大多数の親は自分の子供が可愛いから、そういった赤ちゃんからの呼びかけにできるだけ適切に迅速に応じてあげることになる。赤ちゃんが泣いたりぐずついたりすれば、お腹が空いている様子であればミルクを上げたり、おむつの状態を確認して汚れていれば交換してあげたり、退屈そうであれば大げさにあやして遊んであげたり、スキンシップを求めていれば抱っこして景色を見せて上げたりするわけである。親子間で形成される愛着は、全ての人間関係の『原型的な行動パターン』を規定しやすく、自分の価値や他人の好意的な反応をどれくらい信頼できるかという乳児期の発達課題の『基本的信頼感』とも関わっている。『子供時代に求めれば適切に応じてくれて愛情や保護を与えてくれる』という良好な親子関係や母親(父親)との愛着によって、自分の価値を信じやすくなり他者との関係で傷つけられることを恐れにくくなる。
乳幼児期の愛着スタイルは大きく以下の3タイプに分けられると考えられていて、近年は『回避型・アンビバレンツ型の愛着障害』が広義の発達障害やパーソナリティー障害の要因の一つになる可能性が指摘されている。

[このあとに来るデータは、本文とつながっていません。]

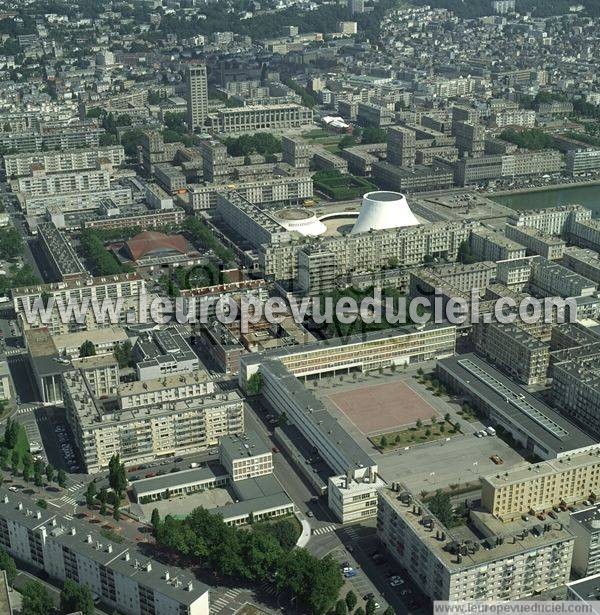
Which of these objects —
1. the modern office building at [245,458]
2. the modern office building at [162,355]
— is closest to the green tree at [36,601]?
the modern office building at [245,458]

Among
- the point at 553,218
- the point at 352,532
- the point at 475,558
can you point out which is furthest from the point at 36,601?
the point at 553,218

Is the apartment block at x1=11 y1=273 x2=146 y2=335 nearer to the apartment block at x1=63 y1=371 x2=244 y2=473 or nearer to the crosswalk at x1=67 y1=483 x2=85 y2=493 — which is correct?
the apartment block at x1=63 y1=371 x2=244 y2=473

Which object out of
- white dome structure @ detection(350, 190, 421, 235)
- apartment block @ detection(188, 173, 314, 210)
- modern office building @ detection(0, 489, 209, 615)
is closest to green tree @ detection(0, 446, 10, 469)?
modern office building @ detection(0, 489, 209, 615)

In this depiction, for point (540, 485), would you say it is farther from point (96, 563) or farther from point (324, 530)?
point (96, 563)

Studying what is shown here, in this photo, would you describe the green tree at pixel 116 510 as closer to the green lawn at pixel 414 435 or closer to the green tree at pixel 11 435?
the green tree at pixel 11 435

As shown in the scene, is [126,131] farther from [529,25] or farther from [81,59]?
[529,25]
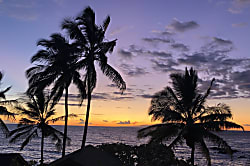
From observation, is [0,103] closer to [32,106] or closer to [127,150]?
[32,106]

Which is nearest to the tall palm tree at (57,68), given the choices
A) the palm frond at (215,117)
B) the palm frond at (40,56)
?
the palm frond at (40,56)

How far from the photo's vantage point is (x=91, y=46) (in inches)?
656

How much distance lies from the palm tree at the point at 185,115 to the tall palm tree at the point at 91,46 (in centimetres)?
374

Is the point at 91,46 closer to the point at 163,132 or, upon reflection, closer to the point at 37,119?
the point at 163,132

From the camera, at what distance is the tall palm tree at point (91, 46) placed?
16.3m

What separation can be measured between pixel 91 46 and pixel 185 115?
8.24 metres

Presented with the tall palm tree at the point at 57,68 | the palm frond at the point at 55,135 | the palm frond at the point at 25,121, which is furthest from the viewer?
the palm frond at the point at 25,121

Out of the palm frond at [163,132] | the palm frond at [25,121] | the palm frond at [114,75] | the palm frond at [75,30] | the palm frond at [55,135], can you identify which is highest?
the palm frond at [75,30]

安定型の愛着……親の適切な愛情・関心・保護に恵まれていたケースで、他者との愛着形成が安定していて極端な執着・回避になりにくい。他者に対する極端な不安・緊張・憎悪がなく、必要に応じて他者との関わりを積極的に持つことができ、親しくなった相手に愛情を求めることもできる。

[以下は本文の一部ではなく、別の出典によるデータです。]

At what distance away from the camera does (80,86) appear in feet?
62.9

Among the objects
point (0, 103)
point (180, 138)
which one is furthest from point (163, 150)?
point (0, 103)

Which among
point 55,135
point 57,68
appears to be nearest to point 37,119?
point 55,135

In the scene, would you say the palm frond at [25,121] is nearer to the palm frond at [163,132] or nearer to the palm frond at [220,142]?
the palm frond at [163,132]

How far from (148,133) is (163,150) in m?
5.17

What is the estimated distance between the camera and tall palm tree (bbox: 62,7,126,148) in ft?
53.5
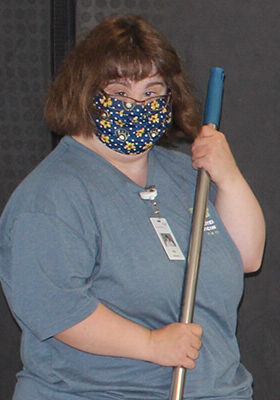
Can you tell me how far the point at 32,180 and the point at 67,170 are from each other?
0.07m

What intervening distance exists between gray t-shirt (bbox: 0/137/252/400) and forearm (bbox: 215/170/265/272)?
0.26 ft

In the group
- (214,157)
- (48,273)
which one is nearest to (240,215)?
(214,157)

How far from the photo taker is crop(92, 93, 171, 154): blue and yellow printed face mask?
1.52 m

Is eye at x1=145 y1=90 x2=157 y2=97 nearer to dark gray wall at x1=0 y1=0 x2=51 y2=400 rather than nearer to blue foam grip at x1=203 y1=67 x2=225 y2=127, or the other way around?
blue foam grip at x1=203 y1=67 x2=225 y2=127

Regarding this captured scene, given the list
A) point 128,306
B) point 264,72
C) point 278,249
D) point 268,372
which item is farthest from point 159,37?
point 268,372

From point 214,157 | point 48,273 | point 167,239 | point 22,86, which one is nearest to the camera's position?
point 48,273

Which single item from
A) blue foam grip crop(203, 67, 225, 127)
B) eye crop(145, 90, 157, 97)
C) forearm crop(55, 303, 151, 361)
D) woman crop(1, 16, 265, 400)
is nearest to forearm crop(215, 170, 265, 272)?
woman crop(1, 16, 265, 400)

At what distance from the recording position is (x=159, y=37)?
1.59 metres

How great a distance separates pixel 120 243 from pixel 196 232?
0.17 m

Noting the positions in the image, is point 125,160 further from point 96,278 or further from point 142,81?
point 96,278

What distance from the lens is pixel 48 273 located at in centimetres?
140

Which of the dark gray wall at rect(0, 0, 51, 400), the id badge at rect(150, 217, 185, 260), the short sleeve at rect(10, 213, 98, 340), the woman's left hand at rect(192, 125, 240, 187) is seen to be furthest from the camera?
the dark gray wall at rect(0, 0, 51, 400)

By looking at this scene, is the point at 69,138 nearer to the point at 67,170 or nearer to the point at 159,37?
the point at 67,170

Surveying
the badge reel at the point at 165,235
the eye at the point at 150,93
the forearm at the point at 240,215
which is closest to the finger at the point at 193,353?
the badge reel at the point at 165,235
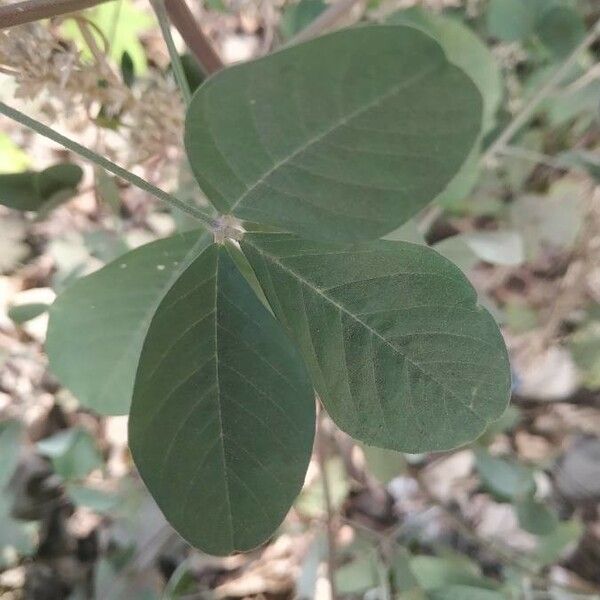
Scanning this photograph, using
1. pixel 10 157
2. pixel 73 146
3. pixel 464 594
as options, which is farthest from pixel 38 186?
pixel 10 157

回避型の愛着……親の愛情・関心・保護が大幅に欠如していたりネグレクト(育児放棄)にあったりしたケースで、冷めた態度や猜疑心の強さがでて他者との愛着を回避しやすくなる。他者に対する極端な不安・緊張・憎悪があり、基本的に他人を信じることができないので(他者に全く期待していないので)、他者との関わりを避けて初めから愛情を求めることもしない。初めから他者との関係や他者からの愛情・関心を求めないので、非社交的・不適応的にはなりやすいがアンビバレンツ型の愛着と比べて主観的な悩み・葛藤は少ない。
アンビバレンツ(抵抗・両価型)の愛着……親の愛情に恵まれた時期と恵まれなかった時期が混じっているケースで、他者との愛着形成が不安定になる。急にそっけなくなって冷めた態度になったり、逆に過剰な愛情を求めて執着したりする。他者に対する期待と不安が半ばしており、本当は他者に愛されたり受け入れられたりしたいのに、『拒絶され傷つけられる不安』から他者と関わることができないという葛藤の苦しみが強い。

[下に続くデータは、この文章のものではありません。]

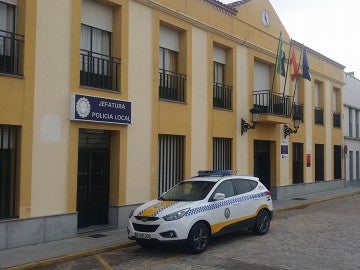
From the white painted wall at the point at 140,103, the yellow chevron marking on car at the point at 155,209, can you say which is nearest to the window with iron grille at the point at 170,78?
the white painted wall at the point at 140,103

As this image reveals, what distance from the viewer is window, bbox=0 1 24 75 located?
35.0 feet

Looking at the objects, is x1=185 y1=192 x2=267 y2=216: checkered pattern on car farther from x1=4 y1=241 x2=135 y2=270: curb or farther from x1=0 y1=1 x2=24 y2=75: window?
x1=0 y1=1 x2=24 y2=75: window

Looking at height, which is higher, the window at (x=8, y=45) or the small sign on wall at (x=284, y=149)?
the window at (x=8, y=45)

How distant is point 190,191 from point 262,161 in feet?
34.1

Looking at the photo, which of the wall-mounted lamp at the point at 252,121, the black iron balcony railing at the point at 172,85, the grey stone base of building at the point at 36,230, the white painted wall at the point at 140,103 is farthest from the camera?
the wall-mounted lamp at the point at 252,121

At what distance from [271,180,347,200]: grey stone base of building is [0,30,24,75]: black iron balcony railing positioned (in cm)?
1373

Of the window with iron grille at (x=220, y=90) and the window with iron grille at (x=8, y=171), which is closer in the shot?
the window with iron grille at (x=8, y=171)

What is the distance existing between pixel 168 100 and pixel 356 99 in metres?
20.4

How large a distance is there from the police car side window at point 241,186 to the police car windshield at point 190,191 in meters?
0.80

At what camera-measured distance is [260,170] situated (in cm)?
2062

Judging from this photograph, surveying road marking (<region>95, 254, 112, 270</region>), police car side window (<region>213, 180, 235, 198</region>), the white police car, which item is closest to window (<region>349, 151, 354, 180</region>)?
the white police car

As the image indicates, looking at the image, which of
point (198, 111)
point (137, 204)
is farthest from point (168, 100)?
point (137, 204)

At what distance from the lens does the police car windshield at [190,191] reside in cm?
1065

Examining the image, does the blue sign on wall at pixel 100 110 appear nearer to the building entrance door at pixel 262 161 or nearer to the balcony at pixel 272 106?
the balcony at pixel 272 106
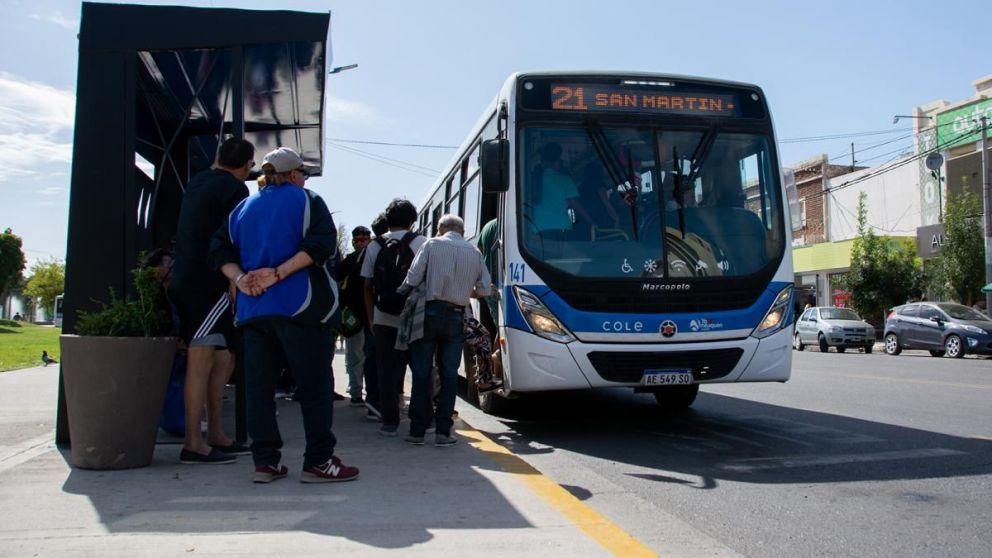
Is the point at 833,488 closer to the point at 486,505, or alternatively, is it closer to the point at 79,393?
the point at 486,505

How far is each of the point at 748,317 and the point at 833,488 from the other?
2171mm

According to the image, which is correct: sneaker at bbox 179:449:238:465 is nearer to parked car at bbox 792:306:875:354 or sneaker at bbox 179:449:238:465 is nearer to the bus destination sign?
the bus destination sign

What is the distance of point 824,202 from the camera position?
42875 mm

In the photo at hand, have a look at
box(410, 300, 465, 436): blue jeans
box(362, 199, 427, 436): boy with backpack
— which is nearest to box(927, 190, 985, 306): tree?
box(362, 199, 427, 436): boy with backpack

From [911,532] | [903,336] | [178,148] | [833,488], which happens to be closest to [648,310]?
[833,488]

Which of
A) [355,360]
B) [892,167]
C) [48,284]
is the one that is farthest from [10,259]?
[355,360]

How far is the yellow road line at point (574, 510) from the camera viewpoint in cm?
372

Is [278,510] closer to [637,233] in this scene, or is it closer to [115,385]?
[115,385]

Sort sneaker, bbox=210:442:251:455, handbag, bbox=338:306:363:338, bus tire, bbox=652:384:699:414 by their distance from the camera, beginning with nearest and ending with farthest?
sneaker, bbox=210:442:251:455 < handbag, bbox=338:306:363:338 < bus tire, bbox=652:384:699:414

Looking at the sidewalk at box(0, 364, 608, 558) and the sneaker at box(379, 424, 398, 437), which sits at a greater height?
the sneaker at box(379, 424, 398, 437)

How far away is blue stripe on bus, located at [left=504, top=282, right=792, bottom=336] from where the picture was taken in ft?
23.1

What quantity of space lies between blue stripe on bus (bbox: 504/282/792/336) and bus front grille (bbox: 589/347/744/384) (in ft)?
0.62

こういった愛着形成と人間関係の行動パターンとの相関は『乳幼児期(発達早期)の愛着』だけに限定されるものではなく、『思春期・青年期以前の愛着関係の混乱・失望・喪失』によっても、親子関係以外の人間関係における積極性・消極性や信頼感・不信感(自分に対する自信)は大きく変わってくる。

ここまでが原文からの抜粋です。